Rice University assistant professor Haotian Wang and his colleagues have made small reactors that allow single atoms of nickel to catalyze industrial greenhouse gases into carbon monoxide, an industrial feedstock. Wang and his team have improved their system to use renewable electricity to reduce carbon dioxide into carbon monoxide, a key reactant in a number of industrial processes. The system is described in a paper in Joule, a Cell Press journal.
Wang believes that the most promising idea can be to connect these devices with coal-fired power plants or other industry that produces a lot of carbon dioxide. “About 20 percent of those gases are carbon dioxide, so if you can pump them into this cell and combine it with clean electricity, then we can potentially produce useful chemicals out of these wastes in a sustainable way, and even close part of that carbon dioxide cycle,” Wang says.
On further research, Wang and his team have developed a new system, which represents a dramatic step forward from the one he and colleagues first described in a 2017 paper in Chem.

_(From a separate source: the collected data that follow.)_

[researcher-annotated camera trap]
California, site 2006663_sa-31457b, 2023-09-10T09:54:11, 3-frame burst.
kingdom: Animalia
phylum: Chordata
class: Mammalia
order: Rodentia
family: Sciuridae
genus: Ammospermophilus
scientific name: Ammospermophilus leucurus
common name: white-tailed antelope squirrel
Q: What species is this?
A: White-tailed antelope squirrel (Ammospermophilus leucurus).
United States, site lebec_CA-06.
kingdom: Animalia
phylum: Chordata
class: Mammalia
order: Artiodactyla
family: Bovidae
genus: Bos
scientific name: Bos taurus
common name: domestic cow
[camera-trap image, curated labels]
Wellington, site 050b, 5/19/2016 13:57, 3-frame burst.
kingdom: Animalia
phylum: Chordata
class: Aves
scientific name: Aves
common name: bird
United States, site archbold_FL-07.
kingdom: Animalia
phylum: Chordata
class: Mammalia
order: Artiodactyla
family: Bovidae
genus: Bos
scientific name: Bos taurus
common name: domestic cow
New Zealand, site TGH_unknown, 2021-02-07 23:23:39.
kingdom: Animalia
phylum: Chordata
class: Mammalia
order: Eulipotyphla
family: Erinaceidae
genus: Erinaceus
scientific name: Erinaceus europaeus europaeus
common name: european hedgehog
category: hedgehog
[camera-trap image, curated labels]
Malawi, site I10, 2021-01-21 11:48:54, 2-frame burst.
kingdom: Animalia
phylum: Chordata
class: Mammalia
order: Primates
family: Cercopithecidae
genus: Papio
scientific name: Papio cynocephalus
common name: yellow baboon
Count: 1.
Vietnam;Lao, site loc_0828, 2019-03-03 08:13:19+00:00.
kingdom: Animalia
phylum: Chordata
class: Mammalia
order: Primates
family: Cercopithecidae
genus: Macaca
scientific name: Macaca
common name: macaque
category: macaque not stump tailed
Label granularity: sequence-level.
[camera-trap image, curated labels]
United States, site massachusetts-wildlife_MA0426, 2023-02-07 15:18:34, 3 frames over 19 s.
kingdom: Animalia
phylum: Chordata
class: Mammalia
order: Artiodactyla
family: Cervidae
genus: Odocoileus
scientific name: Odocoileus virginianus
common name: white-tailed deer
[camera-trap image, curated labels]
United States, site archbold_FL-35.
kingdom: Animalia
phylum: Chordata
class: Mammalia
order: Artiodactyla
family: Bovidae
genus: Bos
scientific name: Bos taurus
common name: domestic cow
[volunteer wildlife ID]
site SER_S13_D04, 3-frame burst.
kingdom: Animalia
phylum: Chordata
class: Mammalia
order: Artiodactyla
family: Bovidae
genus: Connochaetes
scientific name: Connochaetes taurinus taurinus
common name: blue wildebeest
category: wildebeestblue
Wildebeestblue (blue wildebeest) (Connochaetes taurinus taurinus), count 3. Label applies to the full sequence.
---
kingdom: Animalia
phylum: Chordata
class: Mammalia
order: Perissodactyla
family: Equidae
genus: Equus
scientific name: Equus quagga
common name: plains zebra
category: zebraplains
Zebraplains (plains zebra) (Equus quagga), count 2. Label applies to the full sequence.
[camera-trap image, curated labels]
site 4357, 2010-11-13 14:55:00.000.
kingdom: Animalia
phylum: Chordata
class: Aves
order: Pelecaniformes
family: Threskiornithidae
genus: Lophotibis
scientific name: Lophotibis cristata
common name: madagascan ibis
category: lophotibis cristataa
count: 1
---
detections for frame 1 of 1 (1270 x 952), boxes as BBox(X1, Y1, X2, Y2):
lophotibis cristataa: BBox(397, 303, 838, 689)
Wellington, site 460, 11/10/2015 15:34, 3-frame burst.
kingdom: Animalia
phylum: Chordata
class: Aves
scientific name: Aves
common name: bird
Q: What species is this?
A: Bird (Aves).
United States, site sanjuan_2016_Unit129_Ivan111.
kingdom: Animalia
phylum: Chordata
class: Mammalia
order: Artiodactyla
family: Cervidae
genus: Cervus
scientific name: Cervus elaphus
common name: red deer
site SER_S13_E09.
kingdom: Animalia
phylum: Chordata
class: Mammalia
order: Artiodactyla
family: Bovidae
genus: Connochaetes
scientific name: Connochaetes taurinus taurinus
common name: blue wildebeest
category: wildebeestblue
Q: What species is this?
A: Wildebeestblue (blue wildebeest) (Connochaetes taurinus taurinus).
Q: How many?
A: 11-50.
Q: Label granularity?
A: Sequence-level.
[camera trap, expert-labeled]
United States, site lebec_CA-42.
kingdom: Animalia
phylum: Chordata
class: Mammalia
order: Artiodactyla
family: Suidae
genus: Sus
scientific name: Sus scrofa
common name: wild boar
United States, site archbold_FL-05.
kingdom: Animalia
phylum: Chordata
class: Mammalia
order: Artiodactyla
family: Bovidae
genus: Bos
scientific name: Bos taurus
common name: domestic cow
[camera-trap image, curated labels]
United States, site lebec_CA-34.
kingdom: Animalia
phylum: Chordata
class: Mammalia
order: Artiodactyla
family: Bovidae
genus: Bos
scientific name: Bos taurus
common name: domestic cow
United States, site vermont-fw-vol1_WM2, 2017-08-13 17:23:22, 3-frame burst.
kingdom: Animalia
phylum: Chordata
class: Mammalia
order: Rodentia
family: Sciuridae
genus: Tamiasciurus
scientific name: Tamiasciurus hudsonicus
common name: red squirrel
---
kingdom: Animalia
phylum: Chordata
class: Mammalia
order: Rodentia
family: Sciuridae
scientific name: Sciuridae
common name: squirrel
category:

The new system addresses the two main challenges—cost and scalability—that were seen as limiting the initial approach.
To address that problem, he says, his team turned to a commercial product that’s thousands of times cheaper than graphene as an alternative support—carbon black. Using a process similar to electrostatic attraction, Wang and colleagues were able to absorb single nickel atoms (positively charged) into defects (negatively charged) in carbon black nanoparticles, with the resulting material being both low-cost and highly selective for carbon dioxide reduction.
The system still has challenges to overcome, particularly related to stability. But Ultimately, Wang says, the day may come when industry will be able to capture the carbon dioxide that is now released into the atmosphere and transform it into useful products.